The decision Tuesday night by the Army secretary to arm some of the National Guard troops deploying to Washington came after a meeting with Speaker Nancy Pelosi, D-Calif. Pelosi, according to congressional staff members, demanded that the Pentagon take a more muscular and proactive posture to the inauguration than it did last week, when Defense Department officials waited until Trump loyalists overtook the Capitol before deploying additional troops. And even then, those troops that showed up did not carry lethal weapons.
This contrasts sharply to the National Guard response over the spring during the Black Lives Matter protests. Many states called up the National Guard troops, and in Washington, two military helicopters, in a show of force, terrified protesters in Chinatown, producing winds similar to a tropical storm.
The vast majority of military forces in Washington will be National Guard. But a small number of elite commandos from the Joint Special Operations Command, a secretive command based at Fort Bragg, North Carolina, will be on hand, as they are for every inauguration, to help counter any terrorist attack or other national emergency, especially any involving nuclear, chemical or biological weapons.
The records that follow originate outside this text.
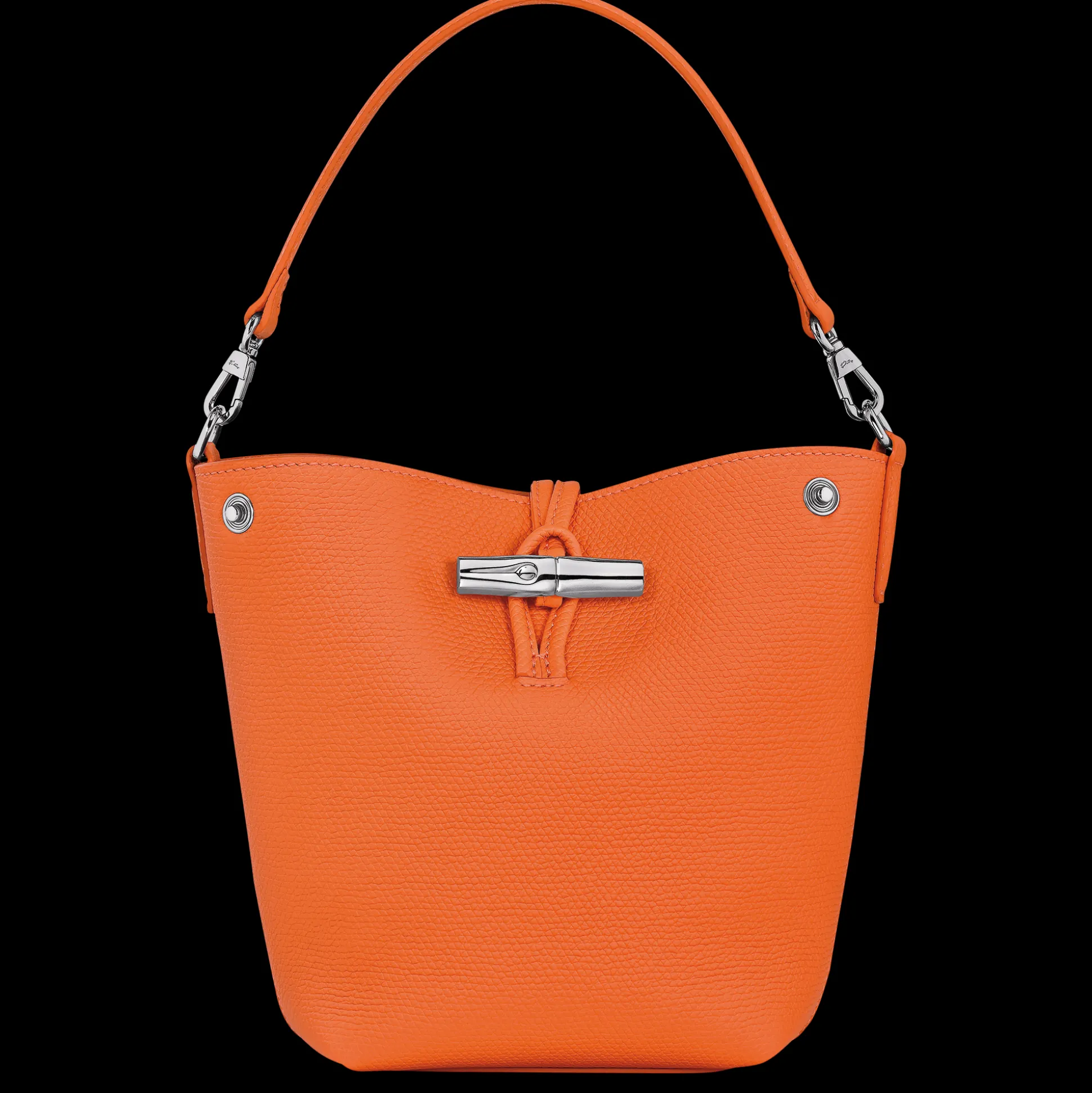 Clearance Longchamp Borsa a secchiello XS Arancio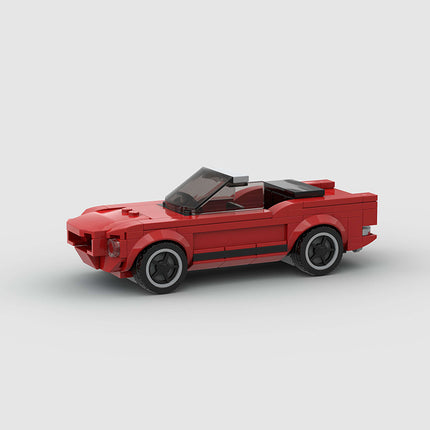 1968 Ford Mustang Custom Car MOC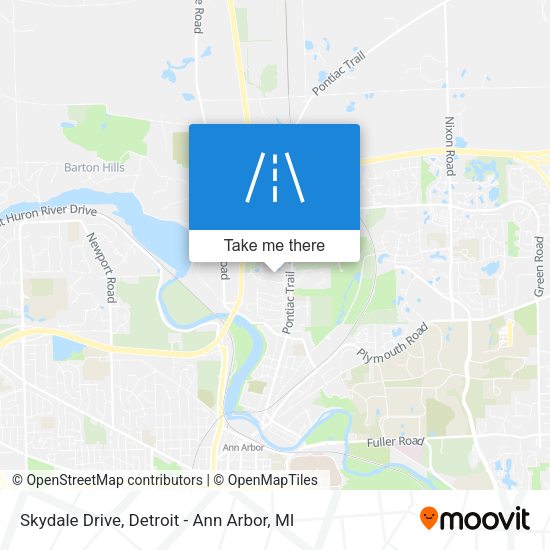 Mapa de Skydale Drive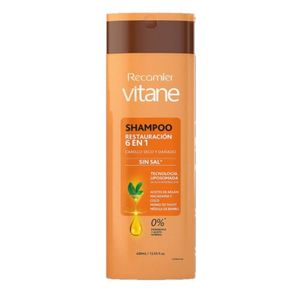 VITANE CHAMPU 6 EN 1 RESTAURAC SIN SAL 400 ML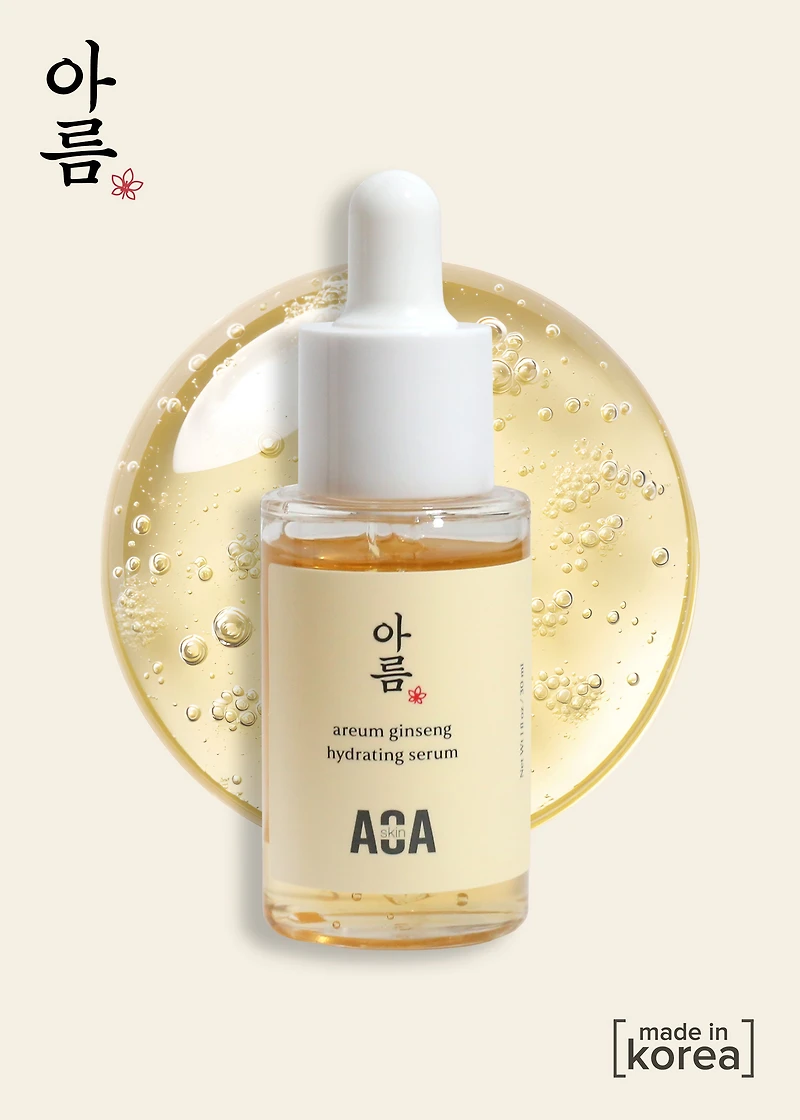 AOA Skin Areum Ginseng Hydrating Serum 30ml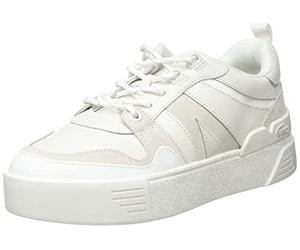Lacoste Women's L002 0722 1 CFA Sneakers, Wht/Wht, 5.5 UK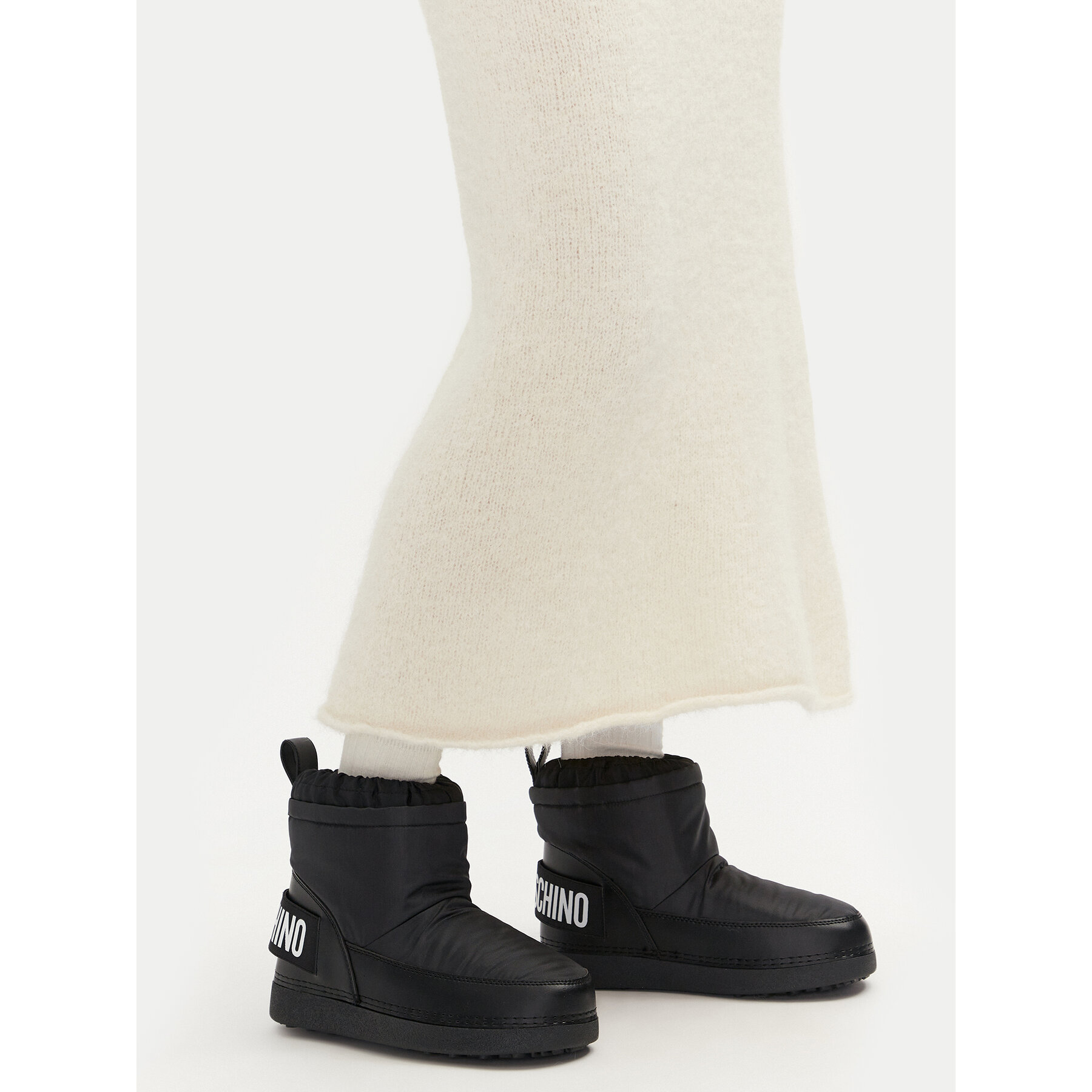Cizme de zăpadă LOVE MOSCHINO JA24972G0LEB0000 Negru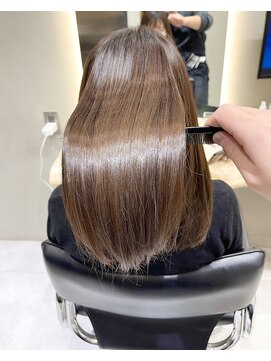 フェリア 松山(Feria) 【Feria松山】白石の美髪矯正☆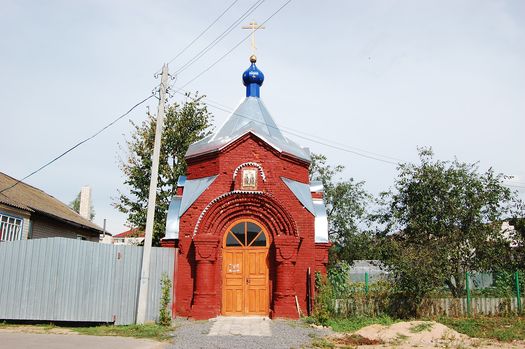 Дуброўна. Капліца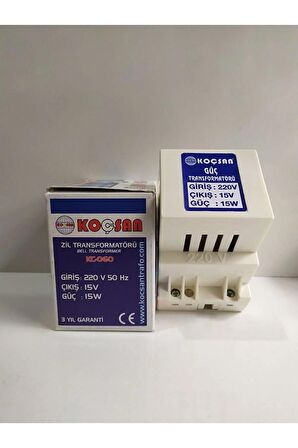 15v 15w Kc-060 Trafo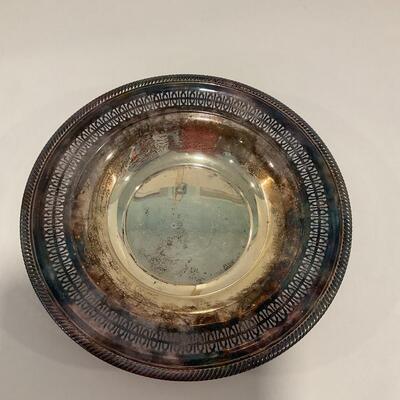 Vintage Silver plated 3 Items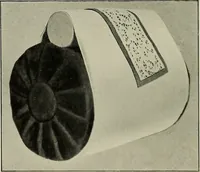 An illustration from Album de dentelle de Venise (1900)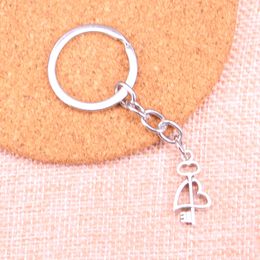 23*12mm key cross heart KeyChain, New Fashion Handmade Metal Keychain Party Gift Dropship Jewellery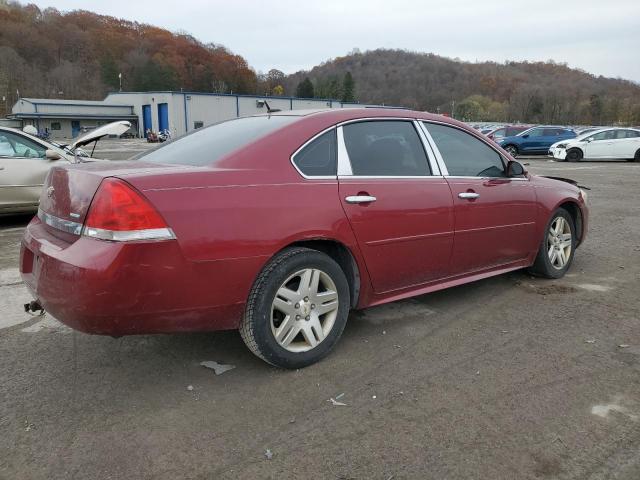 2G1WB5EK9A1186938 - 2010 CHEVROLET IMPALA LT BURGUNDY photo 3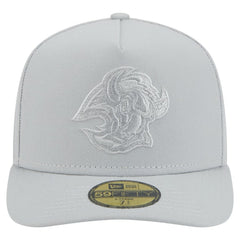 NHL Buffalo Sabres New Era Color Pack A-Frame 59FIFTY Fitted Hat - Gray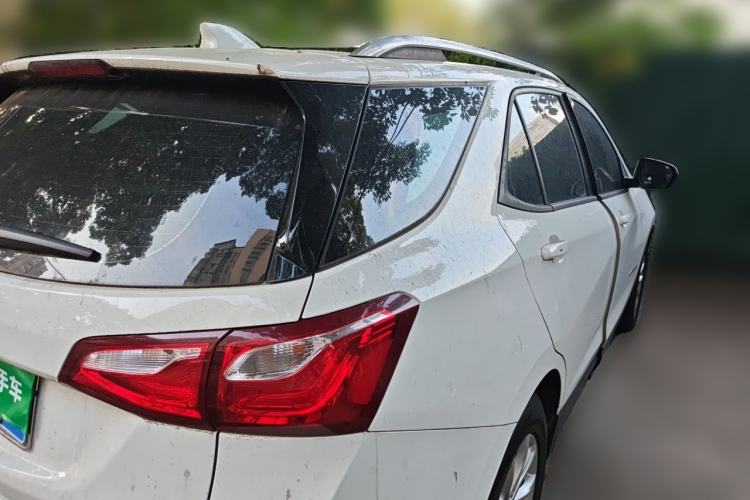 Used Chevrolet Equinox 2019 535T Automatic Lingjie Edition China VI Standard Rear Right 45 Deg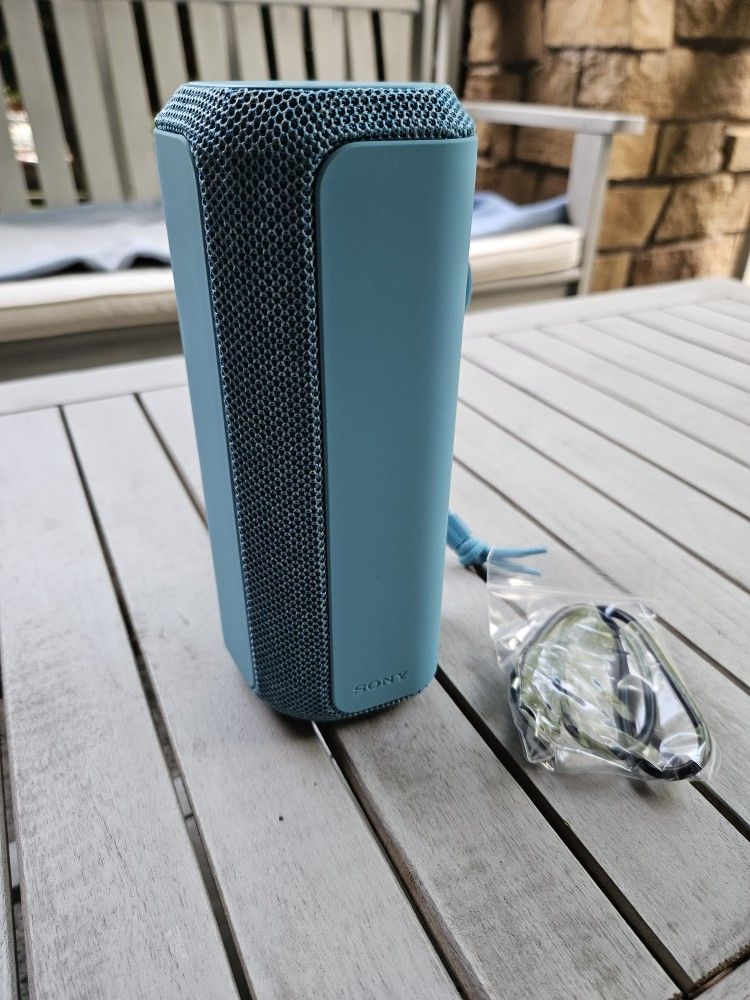 Sony SRS-XE200 Bluetooth Speaker- Blue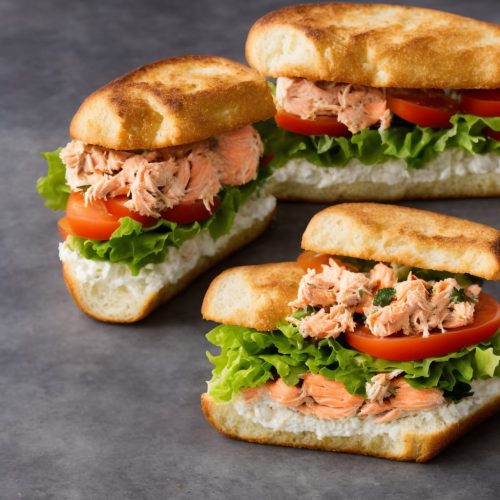 Canned Salmon Sandwich Recipe
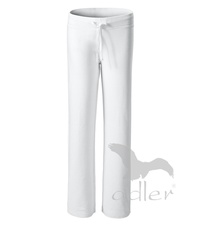 Tepláky dámské COMFORT, bílé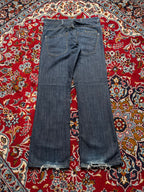 NEXT Vintage Dark Washed Bootcut Jeans - 34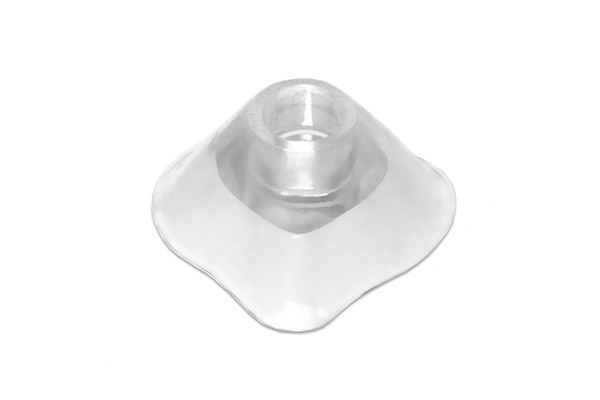 Rendell Baker transparant siliconen masker voor kleine kinderen, maat 2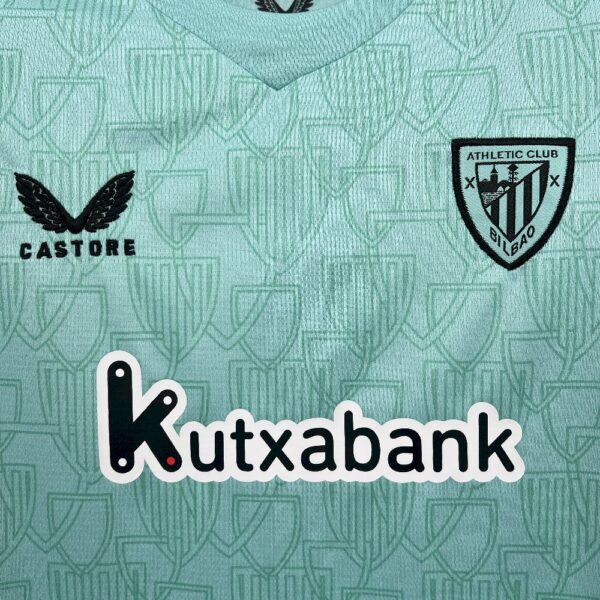 Athletic Bilbao 2025/26 Third Kids Kit - Image 10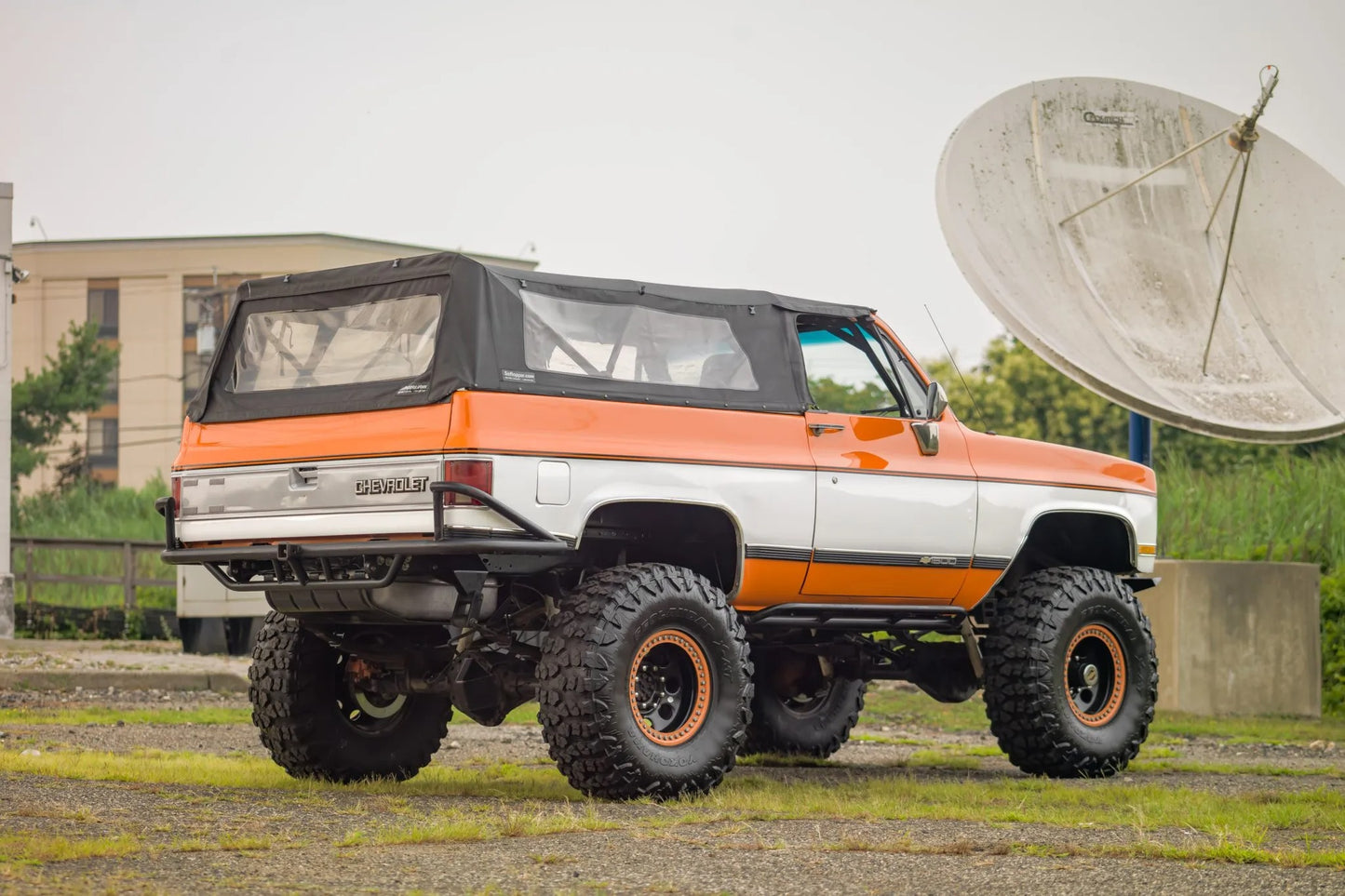 1990 Chevrolet Blazer K5 454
Pentagon officials express deep worry about protests that are planned for the inauguration. Some 16 groups — some of them saying they will be armed and most of them made up of hard-line supporters of Trump — have registered to stage protests in Washington, officials said.
One Defense Department official said law enforcement agencies are planning for a range of outcomes, including a worse-case scenario in which people with firearms try to attack dignitaries, “suicide type aircraft” try to fly into the Capitol’s restricted airspace and even remote-controlled drones that could be used to attack the crowd.
A second Pentagon official expressed worry about a repeat of the pipe bombs that were placed in Washington last week. The official said law enforcement agencies were also worried that some protesters had threatened to show up at the homes of lawmakers, or to target their families.